> **CHECK YOUR UNDERSTANDING**:
1. Return the passage of the Rosh Hashanah sermon from "Tefilla is tough" to "during our tefillot?", reproducing it word for word.
2. According to the Rosh Hashanah sermon, what does Ramban hold that Rosh Hashanah is, because it is a day of judgment?
3. Extend the Rosh Hashanah sermon, beginning after its final sentence.

> **TEXT PROVIDED**:
※ ※ ※

Dare to be Desperate: Rosh Hashanah Day 2, 5777
Slightly expanded version of my sermon.
7:52am. Most days, I walk into school like a whirling dervish, throwing my stuff down in an attempt to get our school tefilla underway by 7:55. As I get things started and begin putting on my tallit and tefilin, any number of thoughts flood my mind. Too often, I left home without the kids fully dressed, the beds and couches made, and the cereal cleaned up. My wife probably isn't especially happy about that. I wonder about the class I'll be teaching later that day. I'm confident it will be a fantastic class, but I really need to find just ten minutes to put the finishing touches on my preparation. I wonder when I'll find those minutes - and while I'm at it, I wonder what my schedule is for the day anyway? Then I worry about the presentation I have scheduled later on the same day. Quite honestly, I've been a bit nervous about it for a few days already, and I'm not really quite sure how it will go. And this is just the tip of the iceberg of the kinds of things running through my head.
Then I open the siddur and try to turn my attention to its words. To be sure, they're written in a familiar language, but it's still not my native tongue. And then I try to turn my attention to praying to a deity I'll never meet or get to know in the same way I can get to know each and every one of you.
Tefilla is tough for me and so many of us. And so the timeless question arises, what can we do this year to move the needle? How can we find just a bit more connection during our tefillot?
I'd like to suggest that an irony regarding the shofar points the way toward an answer. If there's one day of the year when we'd expect to be especially careful concerning the sanctity of prayer, it would be Rosh Hashanah. Yet during the Mussaf service, the chazan interrupts his prayer for the sounding of the shofar. This is highly unusual. We know that one may not interrupt one's prayers to engage in a separate mitzvah performance, no matter how important. Why then do we interrupt the chazan's repetition of Shmoneh Esrei?
What is more, in the Sephardic community and other parts of the Jewish world, it is customary to blow the shofar during the silent amida. Think about it for a moment. The ba'al tokei'a is in the middle of his amida - he is praying with tremendous focus - and he then calls a "time out on the field," interrupting his own prayers by sounding the shofar. What is going on?
Nachmanides offers a remarkable answer. He argues that in fact, the mitzvah of blowing the shofar on Rosh Hashanah is already behind us. We completed our biblical obligation with the blasts blown before Mussaf. Why then do we sound the shofar during Mussaf? It is in fulfillment of another biblical obligation to blow the shofar in an emergency situation. The Torah teaches that when an enemy combatant approaches the Jewish encampment with violent intentions, the community is obligated to sound the trumpets. Ramban explains that this is the source for the requirement of blowing the shofar during Mussaf. Because it is a day of judgment, Rosh Hashanah is an et tzara, a time of crisis. According to Ramban, a time of crisis is the only scenario under which there is a biblical obligation to pray. This prayer takes place by way of combining the traditional liturgy with appropriate musical instruments.

※ ※ ※

> **RECORDED DATA**:
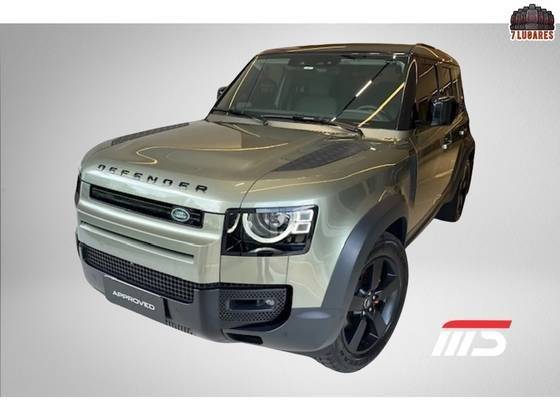 LAND ROVER DEFENDER 2022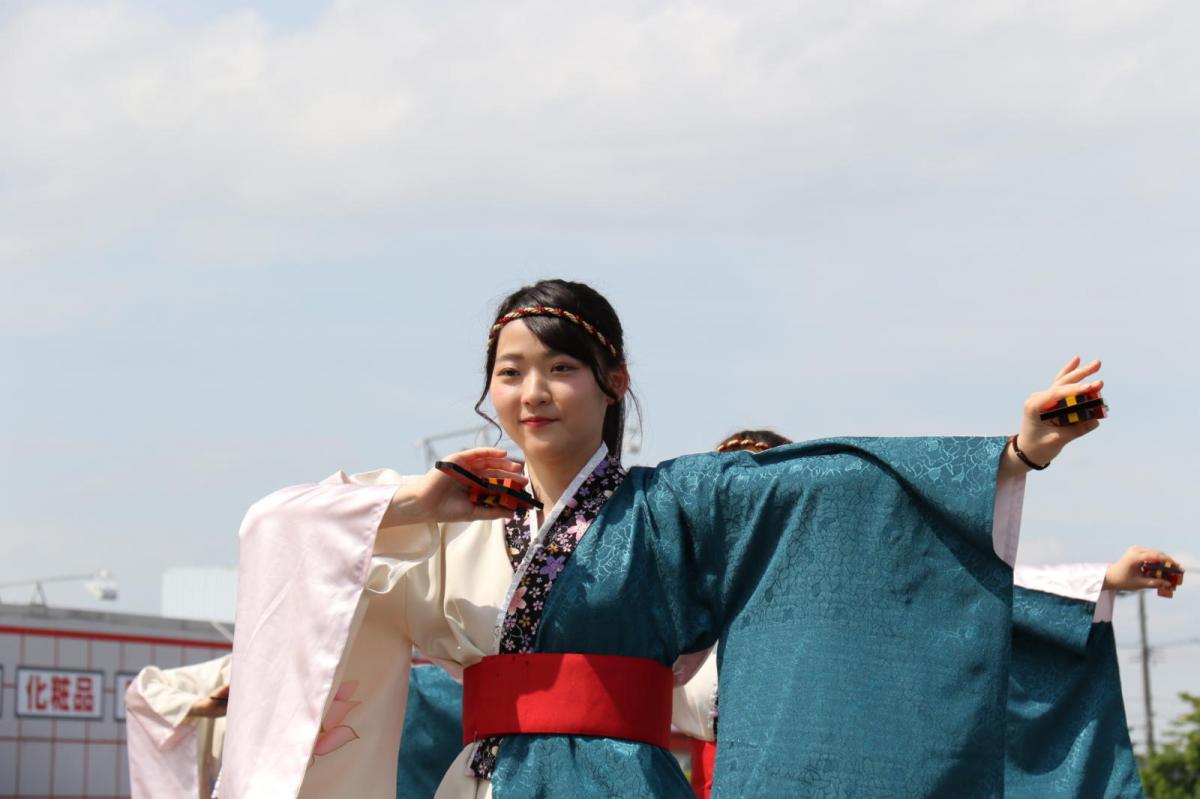 奥州前沢よさこいFesta13その4（奥州前沢よさこいフェスタ2017) 2017/07/09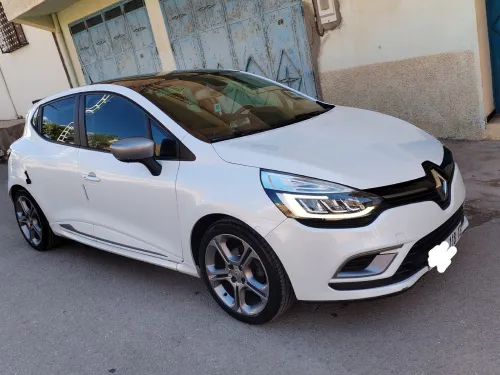 Renault Clio 4 Facelift 2018 GT-Line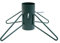 Louis Moulin Pied de Sapin 4 Pieds Fil Tube 9 cm - Vert Sapin - Made in France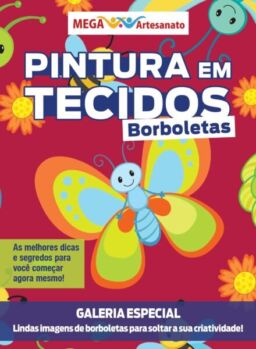 Mega artesanato – 14 Dezembro 2025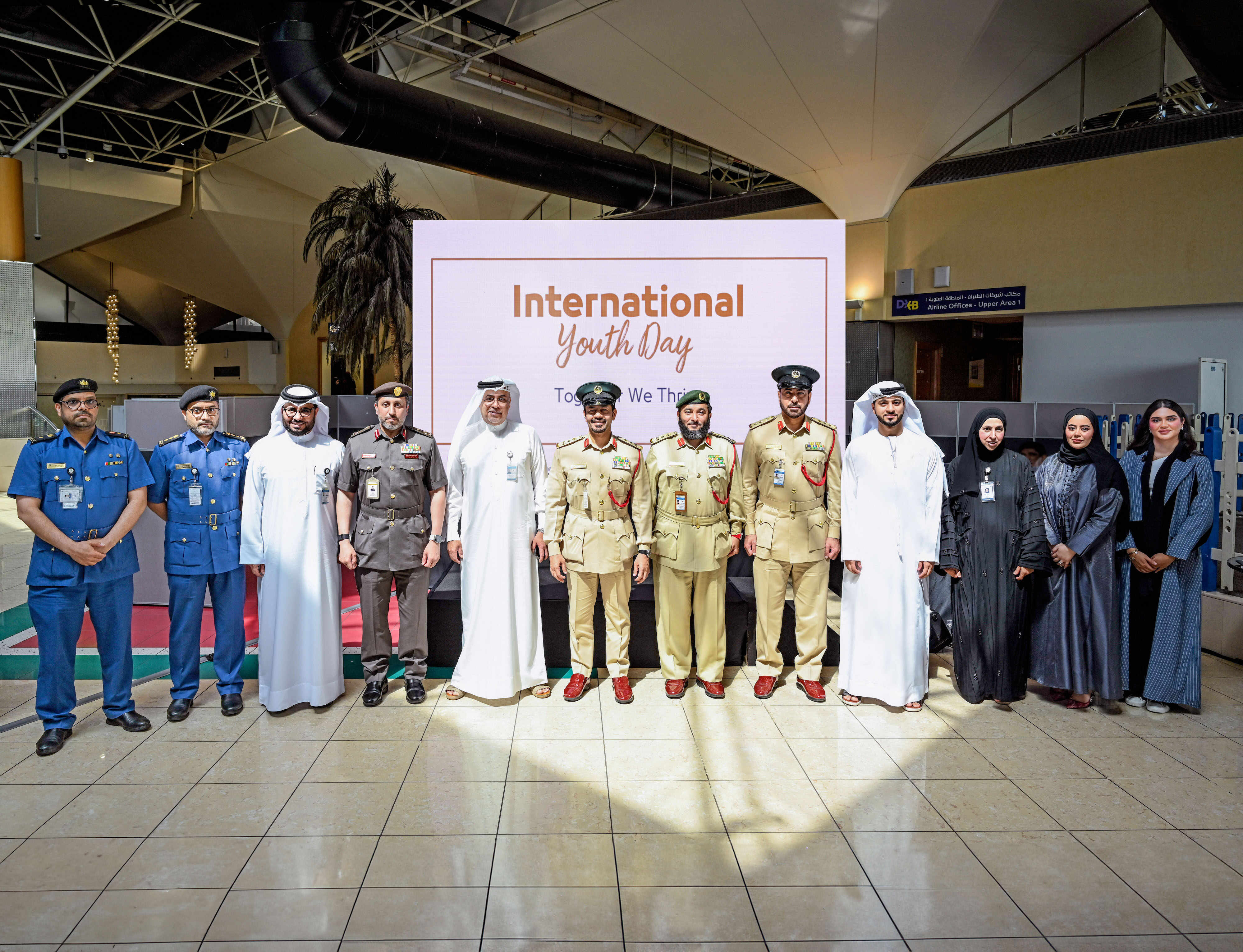 Dubai Airports’ oneDXB Chairman's Awards expands 1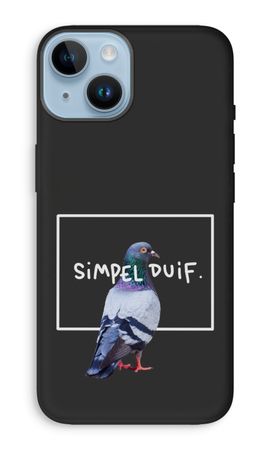 Simpel duif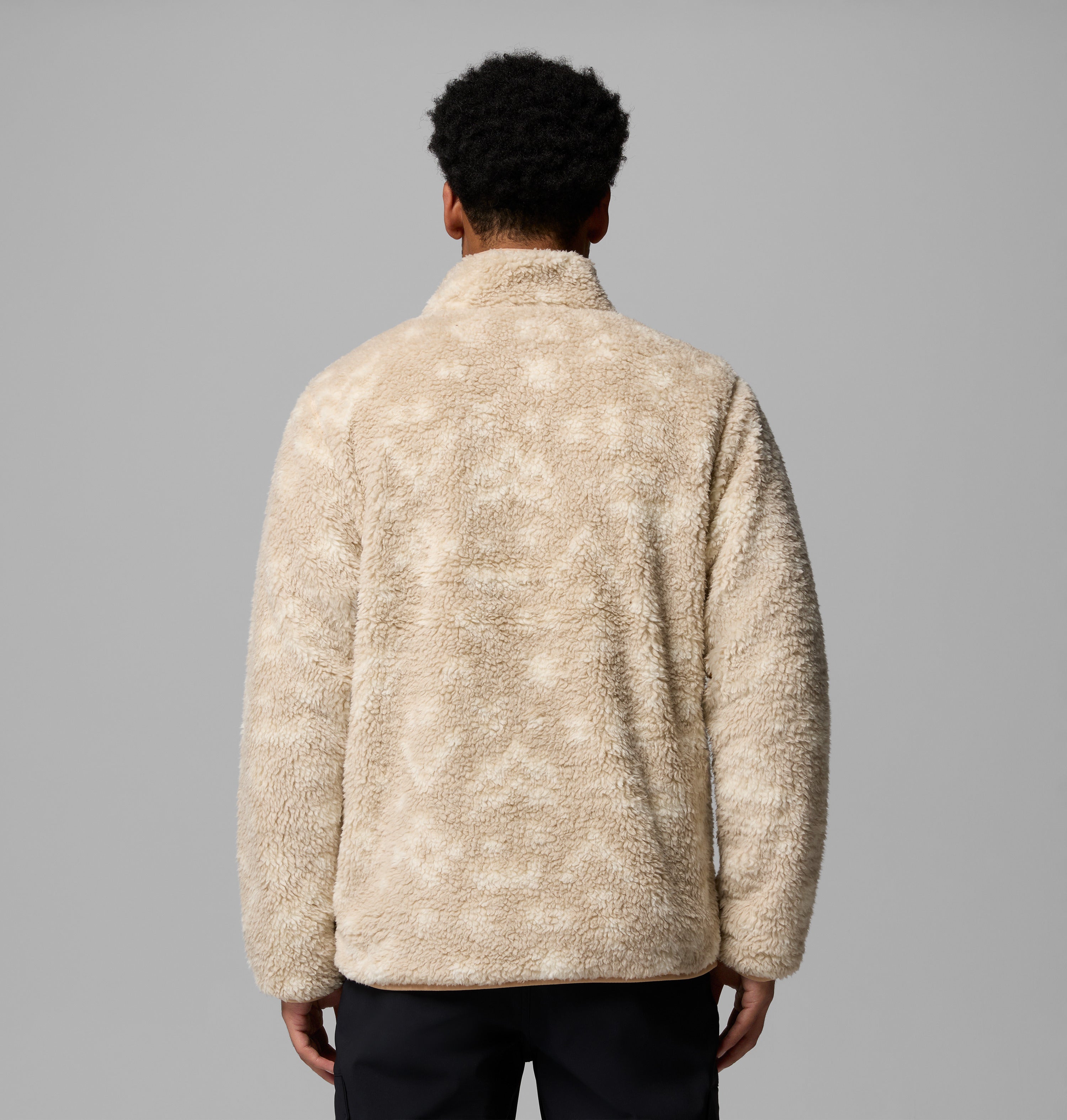 Winter Pass Reversible Fleece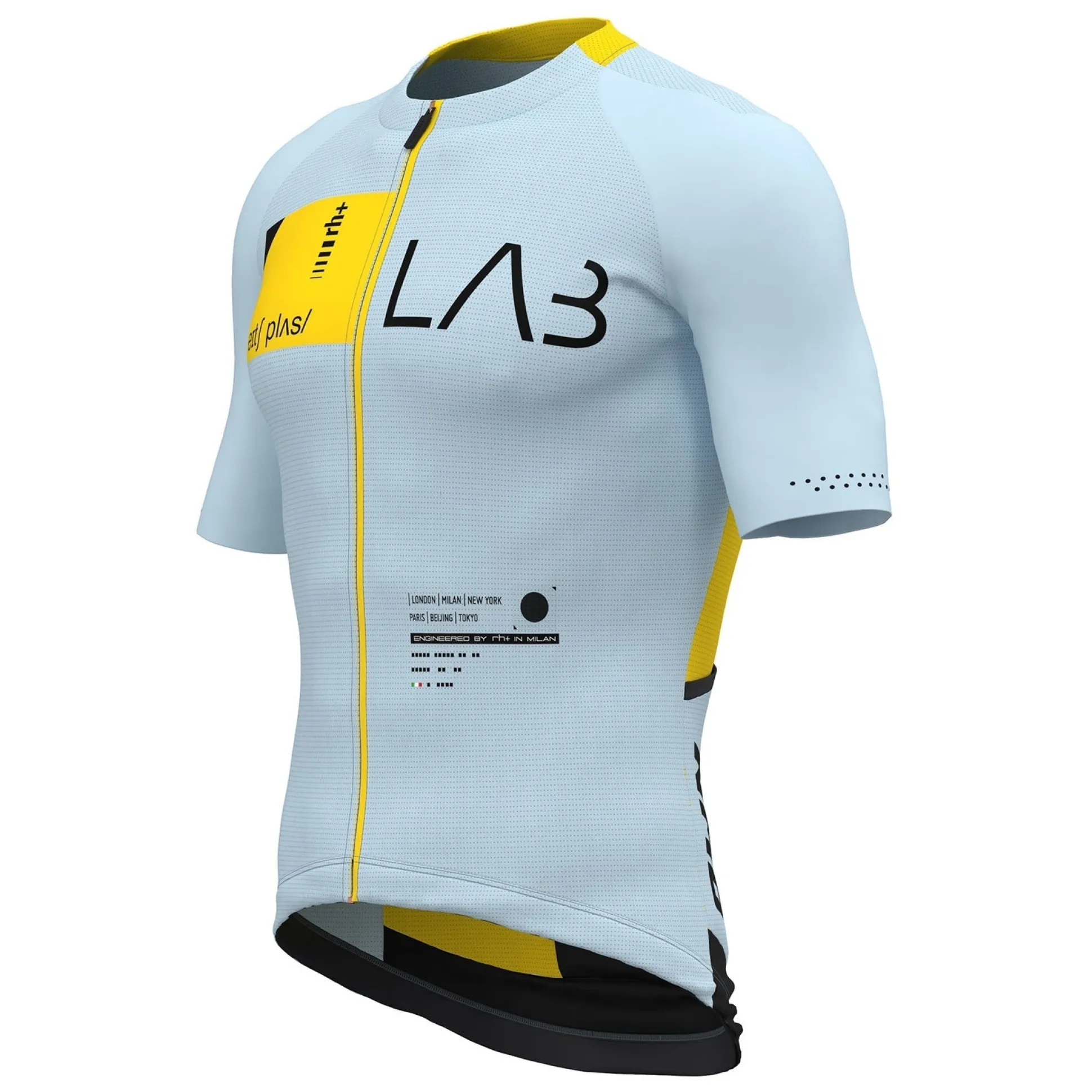 Maglia Rh+ Nomad Pro - Azzurro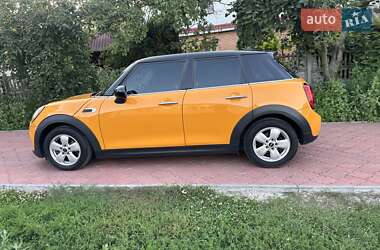 Хэтчбек MINI Cooper 2014 в 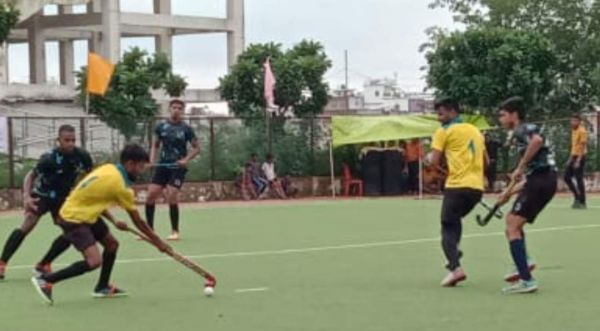 मानसून लीग हॉकी प्रतियोगिता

※ ※ ※

> **OUTPUTS FOR THE TASKS**:
1.
Tefilla is tough for me and so many of us. And so the timeless question arises, what can we do this year to move the needle? How can we find just a bit more connection during our tefillot?

2. An et tzara, a time of crisis.

3.
According to Ramban our question is resolved. Blowing the shofar during Mussaf is not an interruption to our tefillot. Quite the opposite. It is an essential tool of our prayers. Therefore, it is entirely appropriate to blast the shofar during the Mussaf service.
If we think about it for a moment, Ramban's interpretation of the shofar may be likened to the cry of a baby. Just as a baby issues a primal call for help to its "higher powers," typically a mommy or daddy, so too we desperately call for assistance from the higher power that a more mature individual can recognize - God.
This image of the baby's cry is crucial not only for understanding the purpose of the shofar, but also of prayer and, above all, ourselves. It suggests that we are hard-wired to cry out desperately for help at times of crisis.
Aside from Ramban, I learned this lesson from two sources: my children and archaeology. First my children.
We live about three blocks from the local fire station on Montgomery Avenue. It's not uncommon for us to hear the whirl of sirens. In all honesty, I barely hear them; they're background noise for me. But as soon as my kids hear the alarm, they run over to the window, pull up the shades and peer out to see if they can locate the fire trucks. Then Bezalel, nine, begins leading Moriah, six: "Shir Ha-ma'alot mi-ma'amakim keraticha Hashem." They continue reciting the chapter of Psalms until its conclusion.
As I witness this prayer recitation, I sit there feeling inspired. I can promise you one thing: they don't get it from me. But I do think they get it, at least to some degree, from themselves. My kids make it clear that petitionary prayer comes from a very deep place within.
And now to archaeology. Abbe Breiul was a great 19th century discoverer and scholar of prehistoric art. He is perhaps most famous for having discovered a carving known as "The Sorcerer," which he found deep in the foothills of the Pyrenees Mountains of France. Painted on a high wall deep inside the cave, the image contains human and animal features, including a horse’s tail, deer-like ears, heavy antlers, and a human torso and feet. The face contains owl-like eyes that stare implacably at the viewer like the Mona Lisa. Breuil concluded - and later researchers generally concurred - that the depiction represents some sort of deity to which the Upper Paleontological hunters would pray some 10,000 years ago for success in the hunt and survival through the harsh winter. The earliest known human instance of prayer, in other words, is one of a desperate cry for help to some sort of mythical power. While we reject the particulars of their pagan worship, the point is clear. The earliest known stages of child and civilization's development demonstrates just how deeply we are wired to turn to a higher power for assistance when life's problems weigh us down.
But this all raises a basic problem. If we are wired for prayer, why don't we instinctively turn to God when we are kept up at night by our fears? To explain why, I'd like to share one more story about my son. A few years ago, he and my wife Tova were engaged in conversation. Tova said, "I don't know how I'm going to figure this out." Bezalel responded, "Imma, that's easy. Just google it up." Although his diction has improved since then, that phrase I think sums up neatly a message with which Western society bombards us daily. Whenever there is something we don't have the answer to, we just click a few times and find it. We just google it up.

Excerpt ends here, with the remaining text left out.